Fortaleza é uma capital de 2,4 milhões de pessoas onde a roupa de inverno praticamente não existe — e isso muda tudo pra quem abre brechó. Faz calor de 30 e poucos graus o ano inteiro, então o que gira aqui não é casaco nem moletom: é vestido leve, regata, short, biquíni, peça de praia e look de balada. O guarda-roupa do cearense é todo verão, e brechó que entende isso compra e vende a coisa certa em vez de empilhar agasalho que ninguém leva. Some a isso uma cidade jovem, com a UFC, a Unifor, a Uece e um monte de faculdade jogando estudante de bolso curto e cabeça aberta na rua, e você tem um público que adora garimpar.
O outro lado é que Fortaleza tem uma cultura de garimpo que já vem da rua. O Beco da Poeira, o Mercado dos Pinhões e as feiras de bairro ensinaram o fortalezense a procurar barato e achar coisa boa sem vergonha nenhuma — comprar usado aqui é esperto, não é tabu. Com a Vidi você pega essa mesma vontade de garimpar e leva pro WhatsApp: o cliente do seu bairro acha seu brechó, vê a foto da peça, paga no PIX e recebe pelo motoboy. Sem ponto na rua, sem aluguel, sem depender de movimento. Dá pra começar com as peças que você já tem em casa.
O mapa de Fortaleza pra brechó é bem dividido por bolso. Meireles, Aldeota e Cocó concentram a renda da cidade e o público que paga por peça de marca, vintage curado e achado de grife — ali brechó é moda e garimpo de gente que viaja e tem repertório, não economia. Já a faixa universitária do Benfica, Pici e do entorno da Unifor no Edson Queiroz é território de alto giro e ticket baixo: básico, jeans, camiseta, vestidinho de festa de quinta. E os bairrões populares enormes (Messejana, Barra do Ceará, Mondubim, Jangurussu, a Grande Bom Jardim) são onde brechó é compra inteligente de verdade — roupa de criança, peça de trabalho e look de fim de semana com preço que resolve o orçamento da família. Saber pra qual desses três públicos você está vendendo muda o que vale a pena comprar pra revender e quanto cobrar.

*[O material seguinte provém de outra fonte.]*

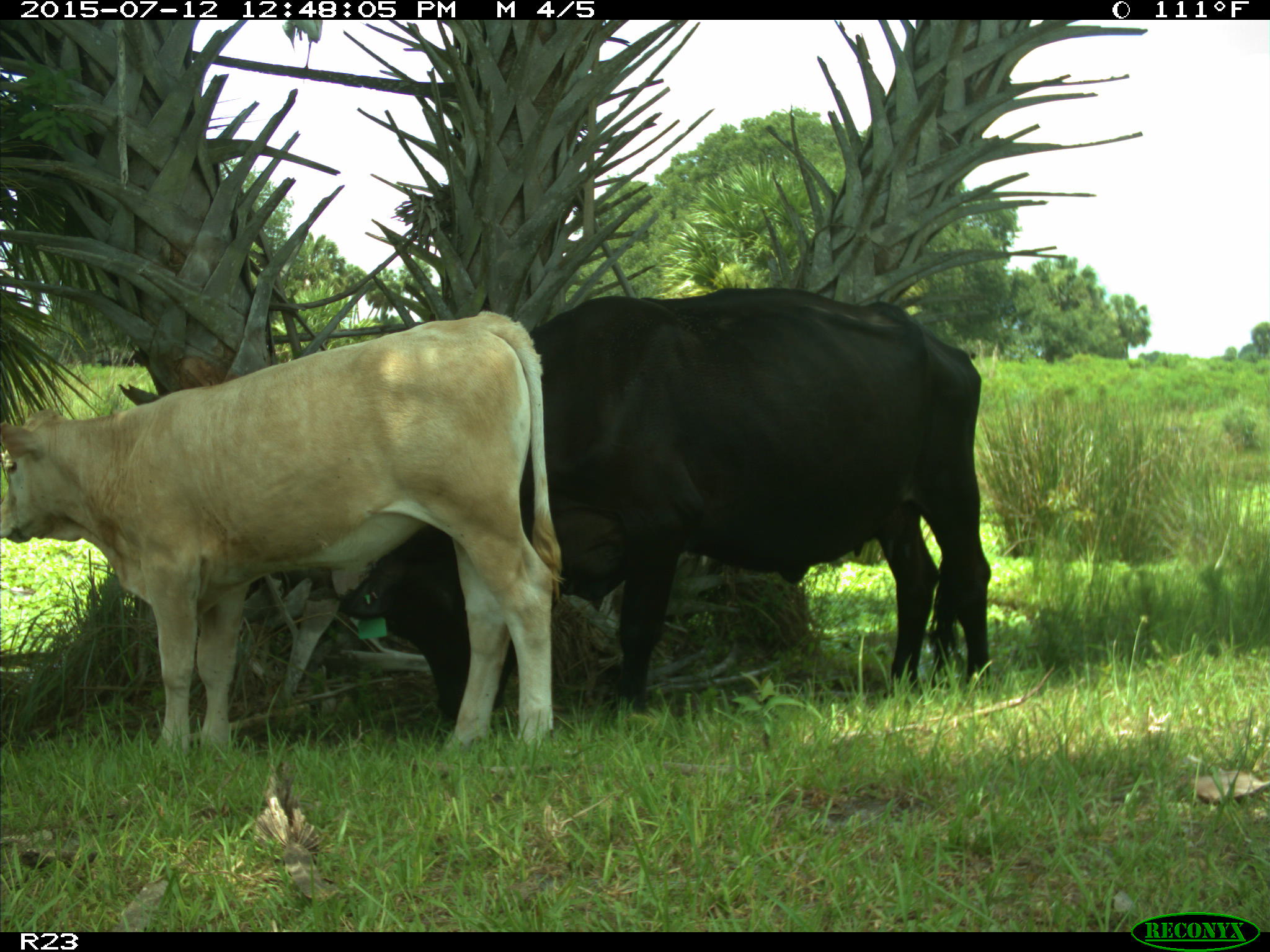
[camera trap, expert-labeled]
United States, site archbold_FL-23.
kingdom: Animalia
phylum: Chordata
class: Mammalia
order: Artiodactyla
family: Bovidae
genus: Bos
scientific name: Bos taurus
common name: domestic cow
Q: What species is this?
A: Bos taurus (domestic cow).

A sazonalidade de Fortaleza é movida a calor, praia e festa, e isso dita o estoque. O verão de virada de ano enche a cidade de turista e a Beira-Mar e a Praia do Futuro lotam — biquíni, saída de praia, vestido e regata saem rápido. Depois vem o Pré-Caju e o Carnaval, e mais pra frente o Fortal fora de época, em julho: cada um desses puxa procura por look de bloco, abadá customizado e peça colorida que dá pra repaginar. O réveillon do Aterro da Praia de Iracema também movimenta o branco de fim de ano. A concorrência são as lojas de shopping (Iguatemi, RioMar Kennedy e Fortaleza, North Shopping) e o varejo de roupa nova da Monsenhor Tabosa — o brechó entra como o contraponto barato, único e sem provador cheio. Quem acompanha a virada das festas e a volta às aulas das faculdades vende o ano inteiro, não só no pico de dezembro.
O bom garimpo equilibra duas coisas: preço de entrada baixo e peça que tem saída. Comece pelo seu próprio armário e o de amigos (consignado), e vá pra bazares, doações e lotes. Aprenda a reconhecer marca, tecido de qualidade e o que está em alta — é isso que faz a diferença entre estoque parado e peça disputada.

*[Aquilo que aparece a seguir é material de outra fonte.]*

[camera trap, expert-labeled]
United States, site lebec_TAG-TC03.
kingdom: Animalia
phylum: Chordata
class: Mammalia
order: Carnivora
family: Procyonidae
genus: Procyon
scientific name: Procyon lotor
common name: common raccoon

Foque num nicho pra se destacar: infantil, plus size, vintage, peças de marca, moda fitness. Brechó com cara de "tudo misturado" vende menos que um com identidade clara.

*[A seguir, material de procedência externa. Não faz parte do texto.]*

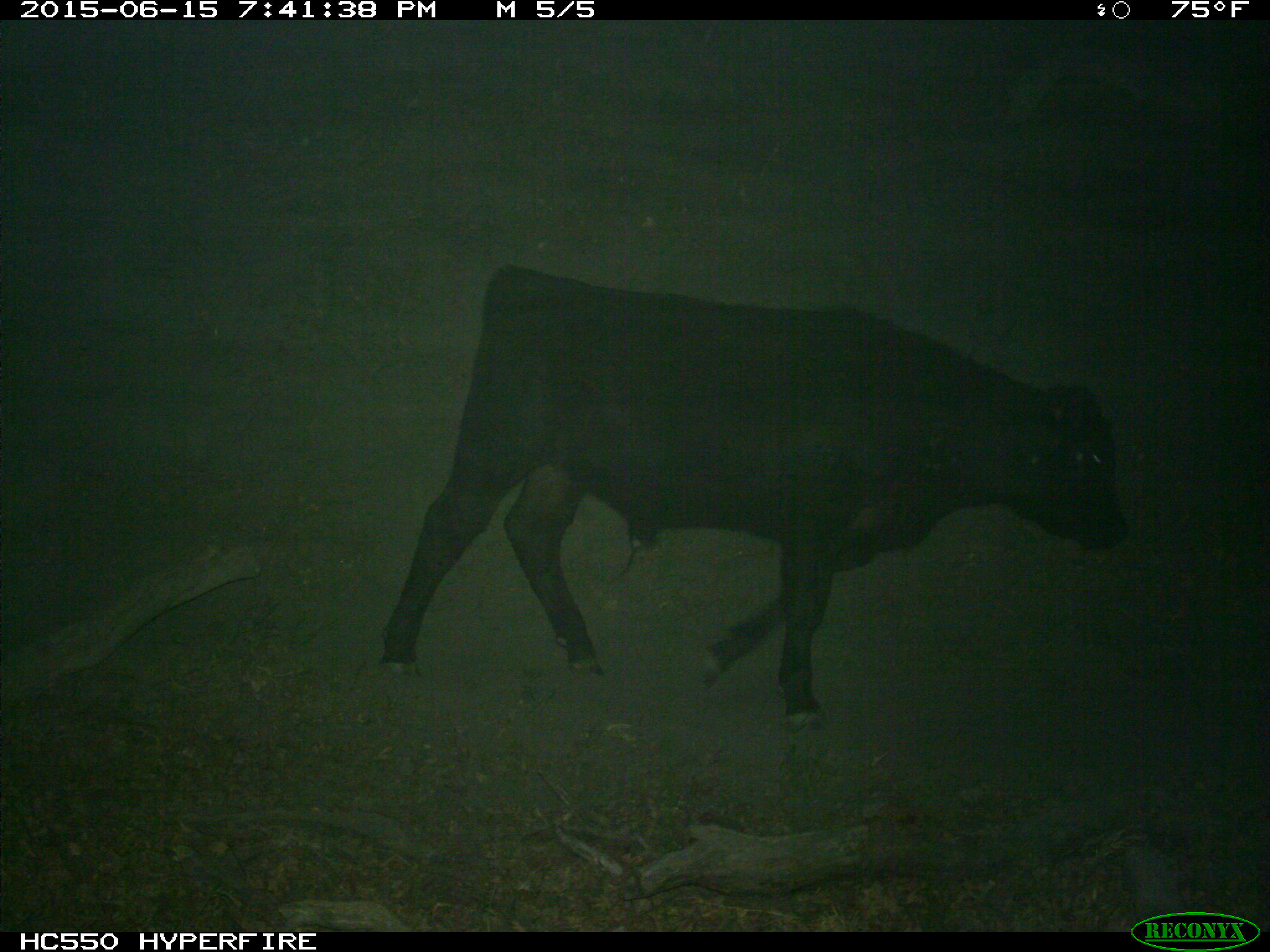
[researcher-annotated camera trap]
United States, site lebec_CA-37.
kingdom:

A regra prática: o preço sobe com a marca, o estado de conservação e a procura — e cai com o tempo parado. Peça nova com etiqueta vale mais; peça com pequeno defeito tem que ter desconto honesto. Uma referência comum é vender entre 30% e 50% do valor de uma peça nova equivalente, ajustando pra cima quando é marca desejada.
Não tenha medo de baixar o preço de quem não sai. Estoque parado é dinheiro preso. Queima, promoção de "leve 3" e combos liberam capital pra você comprar o que gira.
Roupa usada se vende pela confiança. Foto com luz natural, peça bem mostrada (de frente, detalhes, etiqueta) e a medida real (busto, cintura, comprimento) evitam devolução e dúvida. Seja honesta sobre o estado — cliente satisfeito volta, cliente enganado some e fala mal.